CD Projekt Red knew about the many bugs and performance issues in Cyberpunk 2077 at the time of release, but the company simply did not give itself the time to fix them. A pattern of over-ambition and too much haste stems from a series of employee interviews conducted by Bloomberg.
Bloomberg game journalist Jason Schreier spoke with more than 20 current and former CD Projekt employees, many of them on condition of anonymity. One of the first points he brings up is that CD Projekt CEO Marcin Iwiński states in a recent apology video that the game “did not show much of its technical problems in the testing phase.” The interviewees contradict this and state that many problems were known, but that there simply was not the time to fix them. There was also generally a lot of pride in the upper tiers of the studio due to it having to its credit The Witcher 3, a widely loved and very large-scale game.
Wanting to achieve ambitious goals quickly
The piece also paints a picture of a development process that was very rushed for several reasons. One of those reasons was the release of the next generation Xbox and PlayStation: CD Projekt would have liked to make a double impression by first releasing the game on the older generation consoles and then back in the spotlight with its versions specifically for the Xbox. Series S / X and PlayStation 5.
Furthermore, the studio would have struggled to simultaneously develop the new engine for the game and the content of the game itself. An employee describes it as ‘running a train while you are still laying the track right in front of it’. He or she argues that it would have been much easier if the track layers had a lead of a few months, but they didn’t.

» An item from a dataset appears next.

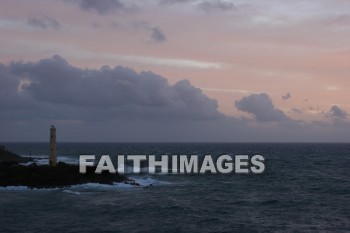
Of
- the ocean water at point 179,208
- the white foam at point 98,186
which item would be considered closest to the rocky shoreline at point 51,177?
the white foam at point 98,186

The studio’s ambition also led to a lot of crunch , working often and a lot of overtime. Officially this was not required from the studio, but employees did not feel free to leave the building at healthy times. At such times, it was stated, for example, that ‘other colleagues should work more hours’ so that one could go home on time. Bloomberg also published a piece about this in December .

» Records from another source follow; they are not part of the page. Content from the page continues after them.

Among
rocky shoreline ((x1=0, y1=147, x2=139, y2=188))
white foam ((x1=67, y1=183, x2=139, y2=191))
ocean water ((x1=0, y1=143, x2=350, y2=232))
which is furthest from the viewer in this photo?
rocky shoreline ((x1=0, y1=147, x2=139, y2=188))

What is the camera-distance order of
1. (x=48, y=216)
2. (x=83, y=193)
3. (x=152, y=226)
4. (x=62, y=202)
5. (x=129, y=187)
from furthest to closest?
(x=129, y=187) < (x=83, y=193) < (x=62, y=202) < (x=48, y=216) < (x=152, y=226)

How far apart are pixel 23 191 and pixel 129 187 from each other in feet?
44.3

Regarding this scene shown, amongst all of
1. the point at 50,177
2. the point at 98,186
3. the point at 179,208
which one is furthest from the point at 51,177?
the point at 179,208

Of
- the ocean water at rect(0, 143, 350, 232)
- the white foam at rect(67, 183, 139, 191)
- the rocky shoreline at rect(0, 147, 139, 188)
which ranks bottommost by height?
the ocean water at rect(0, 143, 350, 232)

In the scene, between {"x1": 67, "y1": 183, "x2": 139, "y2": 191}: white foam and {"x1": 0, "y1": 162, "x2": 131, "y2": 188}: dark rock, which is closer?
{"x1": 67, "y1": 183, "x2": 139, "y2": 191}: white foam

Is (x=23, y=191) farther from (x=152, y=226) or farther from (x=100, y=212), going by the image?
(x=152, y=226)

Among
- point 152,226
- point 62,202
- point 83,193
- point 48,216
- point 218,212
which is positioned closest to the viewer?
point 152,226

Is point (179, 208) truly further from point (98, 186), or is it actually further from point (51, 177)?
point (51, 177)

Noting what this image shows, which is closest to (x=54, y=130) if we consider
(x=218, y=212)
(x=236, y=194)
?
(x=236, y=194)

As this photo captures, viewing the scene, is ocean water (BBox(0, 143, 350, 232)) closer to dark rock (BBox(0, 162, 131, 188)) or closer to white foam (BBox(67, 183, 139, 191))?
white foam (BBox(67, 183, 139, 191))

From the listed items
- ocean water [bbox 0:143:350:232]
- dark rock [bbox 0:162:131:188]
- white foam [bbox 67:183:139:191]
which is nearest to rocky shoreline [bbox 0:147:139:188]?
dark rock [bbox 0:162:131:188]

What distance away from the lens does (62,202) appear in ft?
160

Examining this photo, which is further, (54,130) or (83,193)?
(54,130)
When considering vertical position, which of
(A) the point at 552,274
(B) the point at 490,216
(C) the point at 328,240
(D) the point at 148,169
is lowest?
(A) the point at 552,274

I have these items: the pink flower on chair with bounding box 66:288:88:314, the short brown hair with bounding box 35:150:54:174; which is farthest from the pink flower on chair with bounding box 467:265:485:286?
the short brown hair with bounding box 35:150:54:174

New director in 2016, development process ‘reset’
The switch to first-person perspective would also have been a challenge for the studio. That would have required new personnel, technology and techniques. This move was part of a major change of course that the development had to make in 2016, under the new direction of Adam Badowski, who was previously studio head. At that point, ‘essentially reset was pressed’. The story and gameplay also had to be overhauled. Disagreements about this change of course would also have left several studio veterans who worked on The Witcher 3.

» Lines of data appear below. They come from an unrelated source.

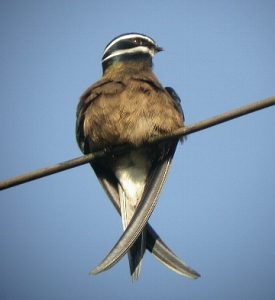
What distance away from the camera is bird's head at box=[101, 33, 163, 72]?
5930 mm

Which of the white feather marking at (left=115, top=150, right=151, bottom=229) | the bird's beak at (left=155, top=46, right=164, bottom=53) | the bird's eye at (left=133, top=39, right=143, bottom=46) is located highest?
the bird's eye at (left=133, top=39, right=143, bottom=46)

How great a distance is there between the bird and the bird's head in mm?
407

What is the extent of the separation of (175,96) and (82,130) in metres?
0.90

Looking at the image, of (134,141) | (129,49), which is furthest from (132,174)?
(129,49)

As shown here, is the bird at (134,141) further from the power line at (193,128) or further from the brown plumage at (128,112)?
the power line at (193,128)

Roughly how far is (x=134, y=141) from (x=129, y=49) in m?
1.66

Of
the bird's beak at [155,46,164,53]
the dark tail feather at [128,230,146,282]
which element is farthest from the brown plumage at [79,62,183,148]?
the bird's beak at [155,46,164,53]

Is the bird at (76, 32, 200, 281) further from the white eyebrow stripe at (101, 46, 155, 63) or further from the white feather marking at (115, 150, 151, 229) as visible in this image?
the white eyebrow stripe at (101, 46, 155, 63)

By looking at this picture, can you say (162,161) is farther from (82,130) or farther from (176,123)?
(82,130)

Another pain point would be the 48-minute demo from 2018. It would have been ‘largely fake’, because the underlying gameplay systems were simply not finished. Those images could not really be described as gameplay, but more as a cut scene . The employees say that ‘months’ could have been saved if they didn’t have to make that demo.
In order to realize both the ambitions and the desired speed, CD Projekt hired many new staff. The interviewees, however, speak of language barriers between Polish and international workers and of a general sense of disorganization due to the rapid growth. Ultimately, 500 names are in the credits of the game, but that is still little compared to the thousands who worked on Grand Theft Auto V, for example, says Schreier. Finally, because of the corona pandemic, working from home did not contribute to effective mutual communication. As a result, the console dev kits that were at the studio were used less, while they reflected the technical state of the game, unlike builds that run on a PC at home developers.
CD Projekt requires patience, is working on bug fixes, yet responds to publication
CDPR is currently planning to release another new patch for the game this month. In the weeks that follow, another update is to come. New content for the RPG is also being delayed to prioritize improving the technical state of the game, which is struggling across all platforms. This was announced by CD Projekt of the week in its second apology video . As an indication of the game’s current state, he has not yet returned from his absence from the PS Store.
Although CD Projekt officially did not participate in Schreier’s play, Adam Badowski, director since 2016, has nevertheless responded after the publication . He defends the 2018 48-minute demo by saying that’s what the work in progress watermark is for. He does not talk about the relationship between scripted scenes and functioning gameplay. He also thinks it is exaggerated to make statements about what 500 employees thought and felt during the development process while he spoke to twenty.
Schreier, in turn, thanks Badowski for the response, reminding him that the studio did not want to participate in the play, but stated that they are always welcome to come back to it to give more of their perspective.